◆ Your objective: Lines before the one containing "United States, site archbold_FL-09." are not wanted; restate the rest below word for word, through the last line, but drop any pictures.

◆ Input material:
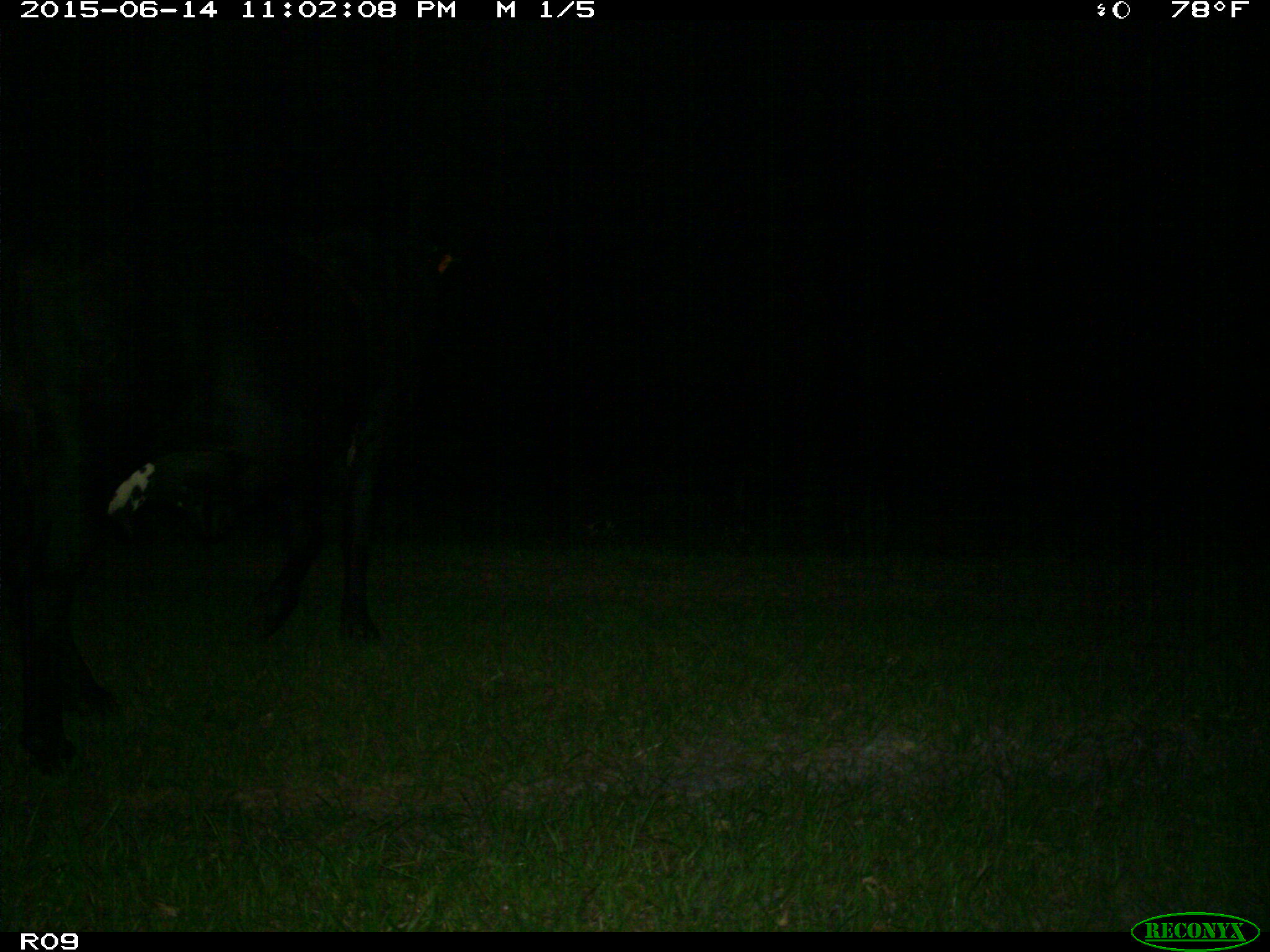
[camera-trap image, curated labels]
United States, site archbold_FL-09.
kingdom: Animalia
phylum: Chordata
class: Mammalia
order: Artiodactyla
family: Bovidae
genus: Bos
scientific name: Bos taurus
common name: domestic cow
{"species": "Bos taurus (domestic cow)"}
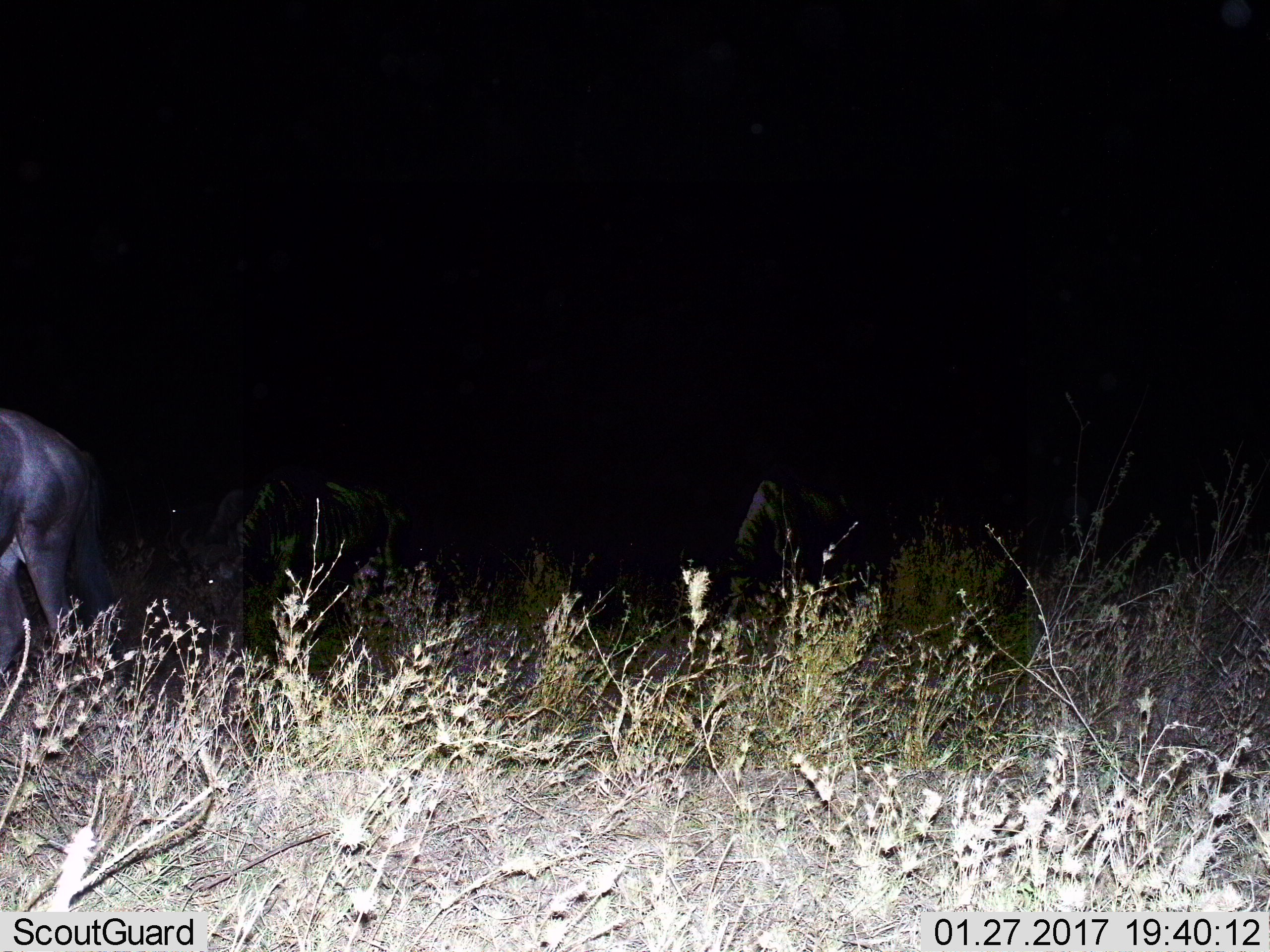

◆ Response to this exercise:
United States, site archbold_FL-09.
kingdom: Animalia
phylum: Chordata
class: Mammalia
order: Artiodactyla
family: Bovidae
genus: Bos
scientific name: Bos taurus
common name: domestic cow
{"species": "Bos taurus (domestic cow)"}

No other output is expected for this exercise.